Extracted data.
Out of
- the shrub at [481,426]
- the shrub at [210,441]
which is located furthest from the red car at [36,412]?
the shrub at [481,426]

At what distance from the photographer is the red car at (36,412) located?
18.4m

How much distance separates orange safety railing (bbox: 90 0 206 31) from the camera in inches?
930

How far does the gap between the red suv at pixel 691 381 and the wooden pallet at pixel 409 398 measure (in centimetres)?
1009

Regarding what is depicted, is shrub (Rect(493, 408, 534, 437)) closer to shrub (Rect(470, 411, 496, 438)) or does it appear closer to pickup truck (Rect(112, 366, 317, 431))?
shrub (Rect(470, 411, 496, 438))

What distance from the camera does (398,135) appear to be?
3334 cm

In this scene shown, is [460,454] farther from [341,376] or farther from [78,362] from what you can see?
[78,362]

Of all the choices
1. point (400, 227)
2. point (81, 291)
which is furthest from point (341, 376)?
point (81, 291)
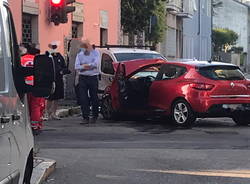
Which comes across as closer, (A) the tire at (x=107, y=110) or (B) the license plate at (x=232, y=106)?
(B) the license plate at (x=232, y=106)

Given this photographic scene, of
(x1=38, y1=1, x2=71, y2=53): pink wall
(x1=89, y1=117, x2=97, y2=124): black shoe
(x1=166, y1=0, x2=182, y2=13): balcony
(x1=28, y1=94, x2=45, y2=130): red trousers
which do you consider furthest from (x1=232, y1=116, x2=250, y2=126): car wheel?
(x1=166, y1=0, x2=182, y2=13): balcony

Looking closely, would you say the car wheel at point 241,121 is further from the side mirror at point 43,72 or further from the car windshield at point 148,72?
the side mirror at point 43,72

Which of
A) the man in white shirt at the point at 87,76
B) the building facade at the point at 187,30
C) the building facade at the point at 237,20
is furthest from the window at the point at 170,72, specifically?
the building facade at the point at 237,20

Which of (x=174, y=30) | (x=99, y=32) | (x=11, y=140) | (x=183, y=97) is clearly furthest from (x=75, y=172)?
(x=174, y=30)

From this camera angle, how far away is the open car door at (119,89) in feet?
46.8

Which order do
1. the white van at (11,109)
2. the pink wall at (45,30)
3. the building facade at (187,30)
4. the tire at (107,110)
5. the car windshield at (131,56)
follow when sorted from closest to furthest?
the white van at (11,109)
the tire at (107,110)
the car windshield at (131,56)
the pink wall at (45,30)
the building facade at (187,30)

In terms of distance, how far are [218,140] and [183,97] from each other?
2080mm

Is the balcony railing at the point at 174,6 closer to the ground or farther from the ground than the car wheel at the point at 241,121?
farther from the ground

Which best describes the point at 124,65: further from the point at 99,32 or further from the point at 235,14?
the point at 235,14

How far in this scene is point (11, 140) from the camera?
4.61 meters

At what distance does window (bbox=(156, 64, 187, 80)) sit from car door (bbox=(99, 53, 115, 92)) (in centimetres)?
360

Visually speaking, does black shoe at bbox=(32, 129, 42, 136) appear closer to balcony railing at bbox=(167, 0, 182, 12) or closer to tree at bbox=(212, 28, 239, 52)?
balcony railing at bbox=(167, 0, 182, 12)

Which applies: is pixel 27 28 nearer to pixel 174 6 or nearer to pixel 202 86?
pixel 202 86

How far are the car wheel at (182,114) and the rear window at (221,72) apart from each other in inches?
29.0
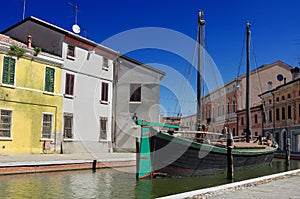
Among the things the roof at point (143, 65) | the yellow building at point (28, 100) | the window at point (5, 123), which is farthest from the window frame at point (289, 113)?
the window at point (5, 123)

==

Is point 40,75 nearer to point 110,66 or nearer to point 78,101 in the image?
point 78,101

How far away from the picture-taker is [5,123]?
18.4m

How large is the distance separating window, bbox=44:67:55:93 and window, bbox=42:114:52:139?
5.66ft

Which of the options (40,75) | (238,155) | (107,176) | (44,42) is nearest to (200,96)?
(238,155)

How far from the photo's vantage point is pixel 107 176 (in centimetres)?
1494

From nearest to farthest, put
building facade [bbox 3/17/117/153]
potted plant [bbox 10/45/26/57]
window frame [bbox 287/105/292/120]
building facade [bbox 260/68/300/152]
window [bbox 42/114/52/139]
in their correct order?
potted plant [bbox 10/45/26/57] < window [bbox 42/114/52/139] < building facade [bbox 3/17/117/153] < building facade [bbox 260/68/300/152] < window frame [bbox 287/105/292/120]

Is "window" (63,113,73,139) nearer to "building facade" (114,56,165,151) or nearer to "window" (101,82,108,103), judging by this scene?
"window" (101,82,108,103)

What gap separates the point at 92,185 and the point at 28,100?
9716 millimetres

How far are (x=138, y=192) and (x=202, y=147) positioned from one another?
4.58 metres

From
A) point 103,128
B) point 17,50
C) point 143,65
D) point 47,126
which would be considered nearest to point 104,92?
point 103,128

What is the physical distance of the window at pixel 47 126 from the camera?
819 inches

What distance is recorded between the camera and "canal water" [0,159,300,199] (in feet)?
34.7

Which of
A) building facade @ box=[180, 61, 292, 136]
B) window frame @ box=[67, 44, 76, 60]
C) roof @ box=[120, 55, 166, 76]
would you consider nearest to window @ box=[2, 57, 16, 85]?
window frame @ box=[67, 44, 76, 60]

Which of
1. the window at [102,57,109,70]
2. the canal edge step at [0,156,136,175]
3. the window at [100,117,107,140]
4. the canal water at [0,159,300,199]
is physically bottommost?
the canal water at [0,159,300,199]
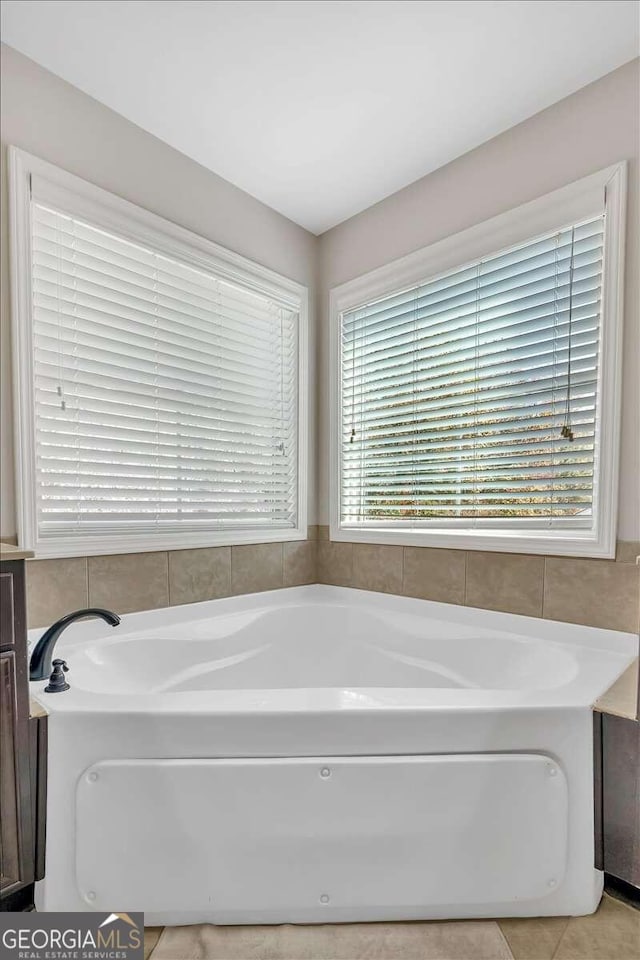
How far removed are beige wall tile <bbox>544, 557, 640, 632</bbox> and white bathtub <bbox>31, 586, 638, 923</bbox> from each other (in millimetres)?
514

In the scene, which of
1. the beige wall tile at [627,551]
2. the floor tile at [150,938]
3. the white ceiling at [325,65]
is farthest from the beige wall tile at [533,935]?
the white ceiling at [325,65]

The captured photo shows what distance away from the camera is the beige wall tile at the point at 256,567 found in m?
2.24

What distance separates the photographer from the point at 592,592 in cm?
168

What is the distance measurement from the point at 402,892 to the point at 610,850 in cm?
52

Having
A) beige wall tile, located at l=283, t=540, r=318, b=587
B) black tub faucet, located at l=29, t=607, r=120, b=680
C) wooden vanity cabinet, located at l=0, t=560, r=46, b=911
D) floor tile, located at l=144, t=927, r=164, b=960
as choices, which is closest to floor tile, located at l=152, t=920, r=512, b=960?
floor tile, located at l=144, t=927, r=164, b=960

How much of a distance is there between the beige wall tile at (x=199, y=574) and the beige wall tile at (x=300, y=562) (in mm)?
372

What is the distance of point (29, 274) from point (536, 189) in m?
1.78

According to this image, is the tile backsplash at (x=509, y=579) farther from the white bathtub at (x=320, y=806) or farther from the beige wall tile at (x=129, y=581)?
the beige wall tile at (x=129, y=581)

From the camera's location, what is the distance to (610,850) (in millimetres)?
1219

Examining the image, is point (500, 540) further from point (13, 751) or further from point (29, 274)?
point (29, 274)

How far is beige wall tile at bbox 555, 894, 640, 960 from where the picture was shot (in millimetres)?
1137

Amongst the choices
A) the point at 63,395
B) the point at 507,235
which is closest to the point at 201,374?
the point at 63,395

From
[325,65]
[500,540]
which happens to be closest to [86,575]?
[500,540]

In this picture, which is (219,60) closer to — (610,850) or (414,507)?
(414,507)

Written task. Locate every row above that contains the string "feet", matching uppercase and lowercase letters precisely, and copy each of those rows in full.

Task output.
From this camera angle, how far away is the open car door at (119,89) in feet?
What distance is recorded between the camera and "canal water" [0,159,300,199] (in feet)?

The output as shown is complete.